**Directive:** Reproduce verbatim the rows from the line containing "Which of the" up to and including the line containing "12.8 metres".
================================
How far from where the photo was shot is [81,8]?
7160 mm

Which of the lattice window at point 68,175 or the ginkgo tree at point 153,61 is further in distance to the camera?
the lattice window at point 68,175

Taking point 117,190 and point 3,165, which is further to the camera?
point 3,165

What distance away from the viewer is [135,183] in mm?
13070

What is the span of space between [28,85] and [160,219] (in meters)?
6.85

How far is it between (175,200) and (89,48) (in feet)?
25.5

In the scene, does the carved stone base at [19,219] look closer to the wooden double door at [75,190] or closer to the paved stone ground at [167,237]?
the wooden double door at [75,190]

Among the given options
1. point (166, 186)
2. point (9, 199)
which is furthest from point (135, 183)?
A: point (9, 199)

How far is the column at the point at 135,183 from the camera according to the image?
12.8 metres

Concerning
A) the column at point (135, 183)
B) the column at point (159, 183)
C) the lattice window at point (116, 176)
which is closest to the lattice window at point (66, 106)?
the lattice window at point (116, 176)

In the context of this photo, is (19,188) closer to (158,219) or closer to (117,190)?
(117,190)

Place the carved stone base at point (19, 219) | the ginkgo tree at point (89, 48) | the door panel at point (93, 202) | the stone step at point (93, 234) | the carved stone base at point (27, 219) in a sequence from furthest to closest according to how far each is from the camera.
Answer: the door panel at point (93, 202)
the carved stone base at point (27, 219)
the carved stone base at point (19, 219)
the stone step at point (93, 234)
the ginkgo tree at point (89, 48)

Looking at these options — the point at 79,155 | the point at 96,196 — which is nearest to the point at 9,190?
================================
**The solution:**
Which of the lattice window at point 68,175 or the ginkgo tree at point 153,61 is further in distance to the camera?
the lattice window at point 68,175

Taking point 117,190 and point 3,165, which is further to the camera?
point 3,165

What distance away from the viewer is [135,183] in mm?
13070

What is the span of space between [28,85] and [160,219] (in meters)?
6.85

How far is it between (175,200) and (89,48) (in feet)?
25.5

In the scene, does the carved stone base at [19,219] look closer to the wooden double door at [75,190] or closer to the paved stone ground at [167,237]?
the wooden double door at [75,190]

Among the given options
1. point (166, 186)
2. point (9, 199)
which is furthest from point (135, 183)?
A: point (9, 199)

How far is the column at the point at 135,183 from the camera according to the image?
12.8 metres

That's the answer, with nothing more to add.